## What to produce:
Please repeat the passage from the tobacco harm reduction text word for word, starting at "The report calls" and ending at "the report states.".

## Excerpted text:
Titled ‘Burning Issues,’ the report focuses on the benefits of having access to affordable, appropriate and acceptable safer alternatives to combustible tobacco products. It also focuses on the rights of smokers, who need the opportunity to switch from smoking and those who have chosen safer alternatives.

The report calls upon the World Health Organization (WHO) to play a lead role in encouraging FCTC signatories to take a more balanced view of the potential for Safer Nicotine Products (SNPs) to help encourage a switch away from combustible products. The current interpretation of Article 5.3 of the FCTC is stifling open debate on the merits of SNP. “A new and inclusive approach is required, engaging with all stakeholders with no exceptions, to evaluate the merits of new technologies and products, based on scientific principles rather than ideology,” the report states.

The publication believes that the WHO’s MPOWER initiative alone will be insufficient in hastening an end to smoking. It sees ‘O’—offering help—as the weakest area of achievement. “Harm reduction is embedded in nearly every field of the WHO’s work except tobacco. Those most affected by tobacco control policies have been stigmatized and excluded from the policy conversation. Good public health engages affected populations. The slogan “Nothing about us without us” is central to THR, as it is to any field in public health,” the report reminds.

## Record extracts:
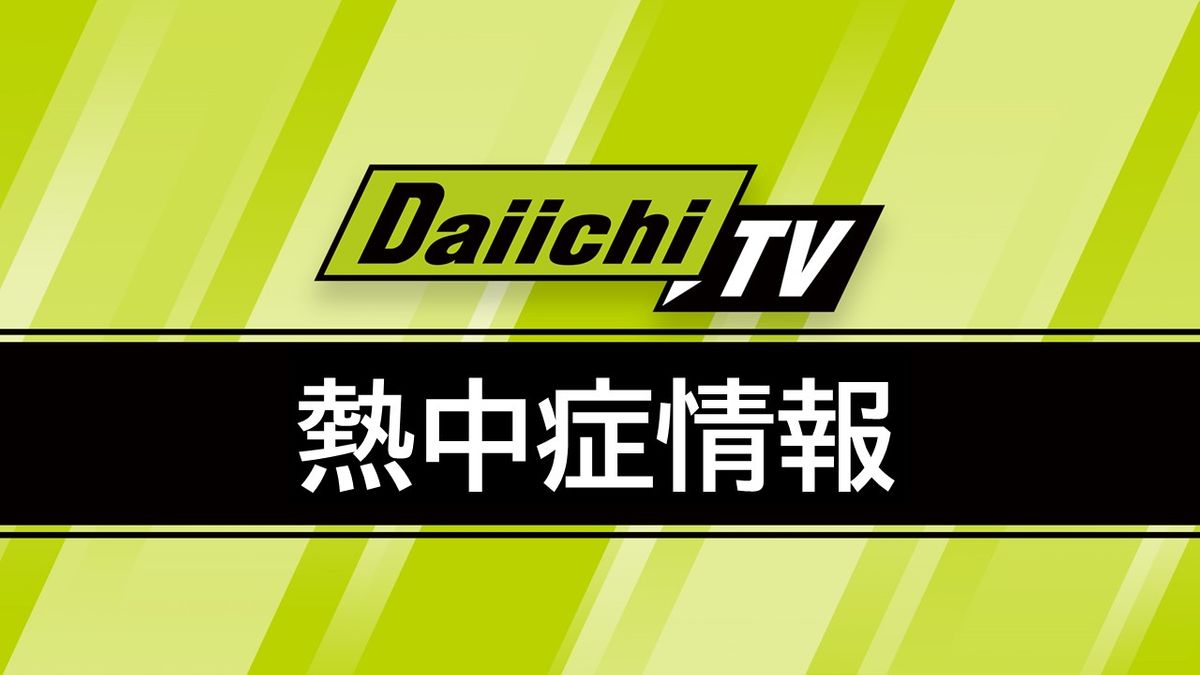 Daiichi TV

熱中症情報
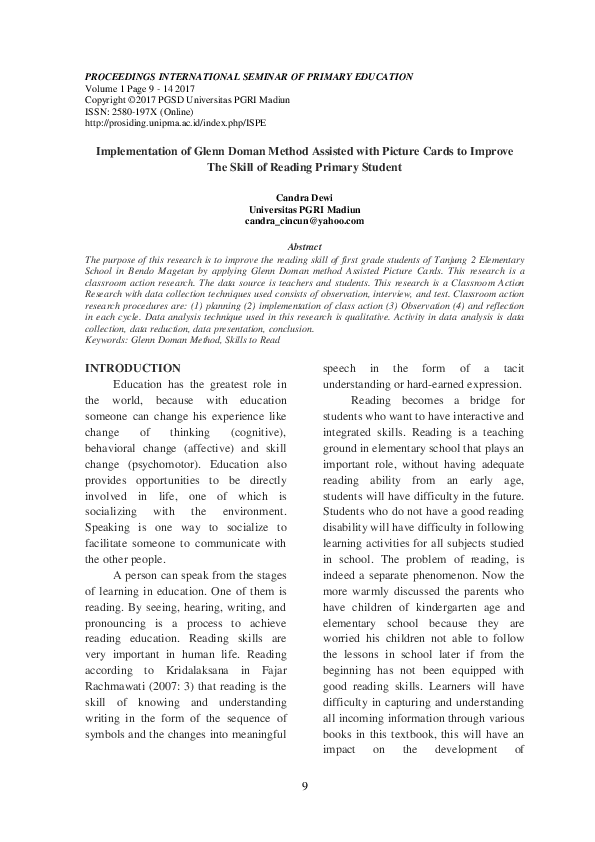 PROCEEDINGS INTERNATIONAL SEMINAR OF PRIMARY EDUCATION
Volume 1 Page 9 - 14 2017
Copyright ©2017 PGSD Universitas PGRI Madiun
ISSN: 2580-197X (Online)
http://prosiding.unipma.ac.id/index.php/ISPE

Implementation of Glenn Doman Method Assisted with Picture Cards to Improve The Skill of Reading Primary Student

Candra Dewi
Universitas PGRI Madiun
candra_cincun@yahoo.com

Abstract
The purpose of this research is to improve the reading skill of first grade students of Tanjung 2 Elementary School in Bendo Magetan by applying Glenn Doman method Assisted Picture Cards. This research is a classroom action research. The data source is teachers and students. This research is a Classroom Action Research with data collection techniques used consists of observation, interview, and test. Classroom action research procedures are: (1) planning (2) implementation of class action (3) Observation (4) and reflection in each cycle. Data analysis technique used in this research is qualitative. Activity in data analysis is data collection, data reduction, data presentation, conclusion.
Keywords: Glenn Doman Method, Skills to Read

INTRODUCTION
Education has the greatest role in the world, because with education someone can change his experience like change of thinking (cognitive), behavioral change (affective) and skill change (psychomotor). Education also provides opportunities to be directly involved in life, one of which is socializing with the environment. Speaking is one way to socialize to facilitate someone to communicate with the other people.

A person can speak from the stages of learning in education. One of them is reading. By seeing, hearing, writing, and pronouncing is a process to achieve reading education. Reading skills are very important in human life. Reading according to Kridalaksana in Fajar Rachmawati (2007: 3) that reading is the skill of knowing and understanding writing in the form of the sequence of symbols and the changes into meaningful speech in the form of a tacit understanding or hard-earned expression.

Reading becomes a bridge for students who want to have interactive and integrated skills. Reading is a teaching ground in elementary school that plays an important role, without having adequate reading ability from an early age, students will have difficulty in the future. Students who do not have a good reading disability will have difficulty in following learning activities for all subjects studied in school. The problem of reading, is indeed a separate phenomenon. Now the more warmly discussed the parents who have children of kindergarten age and elementary school because they are worried his children not able to follow the lessons in school later if from the beginning has not been equipped with good reading skills. Learners will have difficulty in capturing and understanding all incoming information through various books in this textbook, this will have an impact on the development of

9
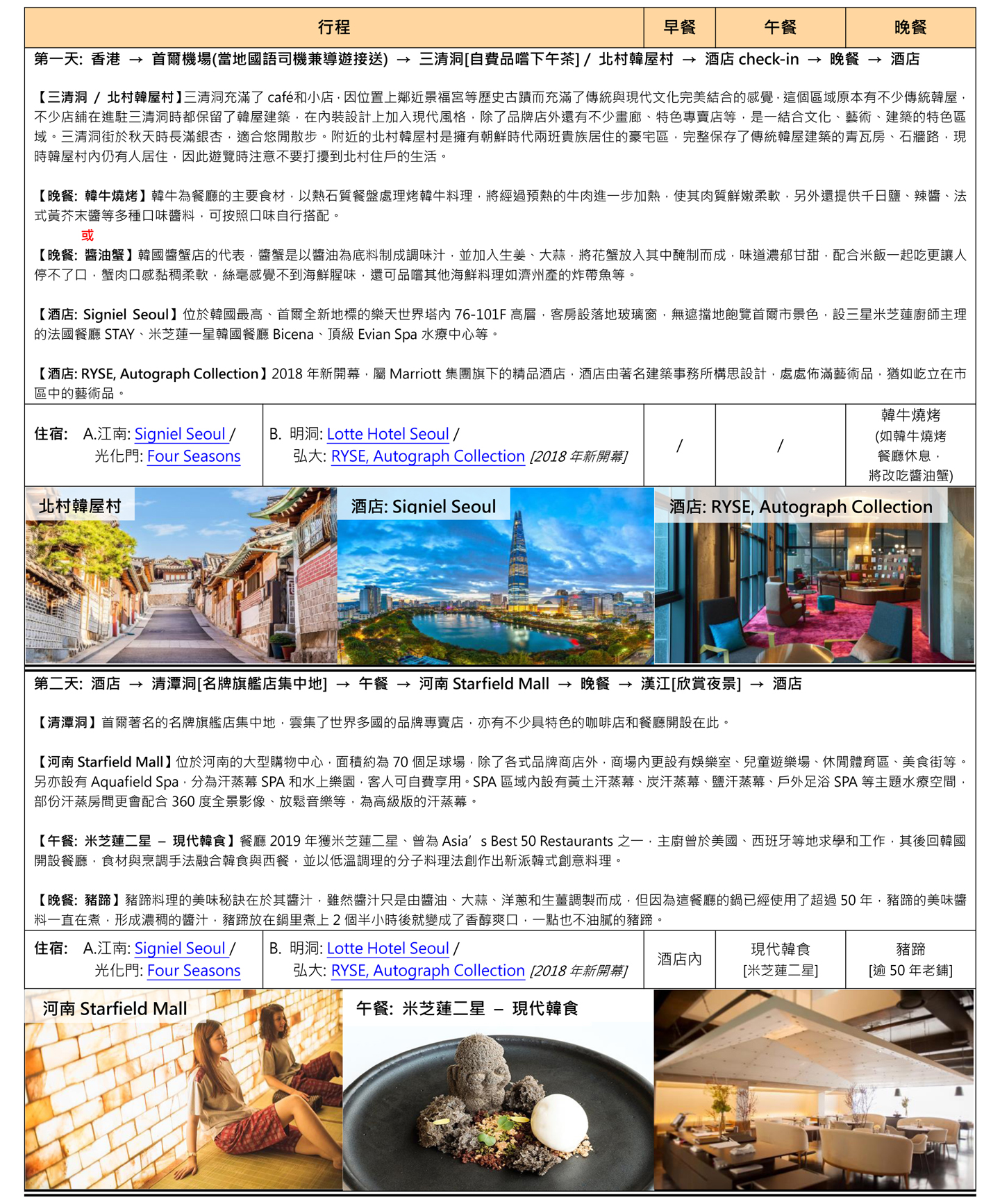 | 行程 | 早餐 | 午餐 | 晚餐 |
|---|---|---|---|

第一天: 香港 → 首爾機場(當地國語司機兼導遊接送) → 三清洞[自費品嚐下午茶] / 北村韓屋村 → 酒店 check-in → 晚餐 → 酒店

【三清洞 / 北村韓屋村】三清洞充滿了 café和小店，因位置上鄰近景福宮等歷史古蹟而充滿了傳統與現代文化完美結合的感覺，這個區域原本有不少傳統韓屋，不少店舖在進駐三清洞時都保留了韓屋建築，在內裝設計上加入現代風格，除了品牌店外還有不少畫廊、特色專賣店等，是一結合文化、藝術、建築的特色區域。三清洞街於秋天時長滿銀杏，適合悠閒散步。附近的北村韓屋村是擁有朝鮮時代兩班貴族居住的豪宅區，完整保存了傳統韓屋建築的青瓦房、石牆路，現時韓屋村內仍有人居住，因此遊覽時注意不要打擾到北村住戶的生活。

【晚餐: 韓牛燒烤】韓牛為餐廳的主要食材，以熱石質餐盤處理烤韓牛料理，將經過預熱的牛肉進一步加熱，使其肉質鮮嫩柔軟，另外還提供千日鹽、辣醬、法式黃芥末醬等多種口味醬料，可按照口味自行搭配。
或
【晚餐: 醬油蟹】韓國醬蟹店的代表，醬蟹是以醬油為底料制成調味汁，並加入生姜、大蒜，將花蟹放入其中醃制而成，味道濃郁甘甜，配合米飯一起吃更讓人停不了口，蟹肉口感黏稠柔軟，絲毫感覺不到海鮮腥味，還可品嚐其他海鮮料理如濟州產的炸帶魚等。

【酒店: Signiel Seoul】位於韓國最高、首爾全新地標的樂天世界塔內 76-101F 高層，客房設落地玻璃窗，無遮擋地飽覽首爾市景色，設三星米芝蓮廚師主理的法國餐廳 STAY、米芝蓮一星韓國餐廳 Bicena、頂級 Evian Spa 水療中心等。

【酒店: RYSE, Autograph Collection】2018 年新開幕，屬 Marriott 集團旗下的精品酒店，酒店由著名建築事務所構思設計，處處佈滿藝術品，猶如屹立在市區中的藝術品。

| 住宿: A.江南: Signiel Seoul / 光化門: Four Seasons | B. 明洞: Lotte Hotel Seoul / 弘大: RYSE, Autograph Collection [2018 年新開幕] | / | / | 韓牛燒烤 (如韓牛燒烤餐廳休息，將改吃醬油蟹) |
|---|---|---|---|---|

北村韓屋村
酒店: Signiel Seoul
酒店: RYSE, Autograph Collection

第二天: 酒店 → 清潭洞[名牌旗艦店集中地] → 午餐 → 河南 Starfield Mall → 晚餐 → 漢江[欣賞夜景] → 酒店

【清潭洞】首爾著名的名牌旗艦店集中地，雲集了世界多國的品牌專賣店，亦有不少具特色的咖啡店和餐廳開設在此。

【河南 Starfield Mall】位於河南的大型購物中心，面積約為 70 個足球場，除了各式品牌商店外，商場內更設有娛樂室、兒童遊樂場、休閒體育區、美食街等。另亦設有 Aquafield Spa，分為汗蒸幕 SPA 和水上樂園，客人可自費享用。SPA 區域內設有黃土汗蒸幕、炭汗蒸幕、鹽汗蒸幕、戶外足浴 SPA 等主題水療空間，部份汗蒸房間更會配合 360 度全景影像、放鬆音樂等，為高級版的汗蒸幕。

【午餐: 米芝蓮二星 – 現代韓食】餐廳 2019 年獲米芝蓮二星、曾為 Asia’s Best 50 Restaurants 之一，主廚曾於美國、西班牙等地求學和工作，其後回韓國開設餐廳，食材與烹調手法融合韓食與西餐，並以低溫調理的分子料理法創作出新派韓式創意料理。

【晚餐: 豬蹄】豬蹄料理的美味秘訣在於其醬汁，雖然醬汁只是由醬油、大蒜、洋蔥和生薑調製而成，但因為這餐廳的鍋已經使用了超過 50 年，豬蹄的美味醬料一直在煮，形成濃稠的醬汁，豬蹄放在鍋里煮上 2 個半小時後就變成了香醇爽口，一點也不油膩的豬蹄。

| 住宿: A.江南: Signiel Seoul / 光化門: Four Seasons | B. 明洞: Lotte Hotel Seoul / 弘大: RYSE, Autograph Collection [2018 年新開幕] | 酒店內 | 現代韓食 [米芝蓮二星] | 豬蹄 [逾 50 年老鋪] |
|---|---|---|---|---|

河南 Starfield Mall
午餐: 米芝蓮二星 – 現代韓食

## Expected output:
The report calls upon the World Health Organization (WHO) to play a lead role in encouraging FCTC signatories to take a more balanced view of the potential for Safer Nicotine Products (SNPs) to help encourage a switch away from combustible products. The current interpretation of Article 5.3 of the FCTC is stifling open debate on the merits of SNP. “A new and inclusive approach is required, engaging with all stakeholders with no exceptions, to evaluate the merits of new technologies and products, based on scientific principles rather than ideology,” the report states.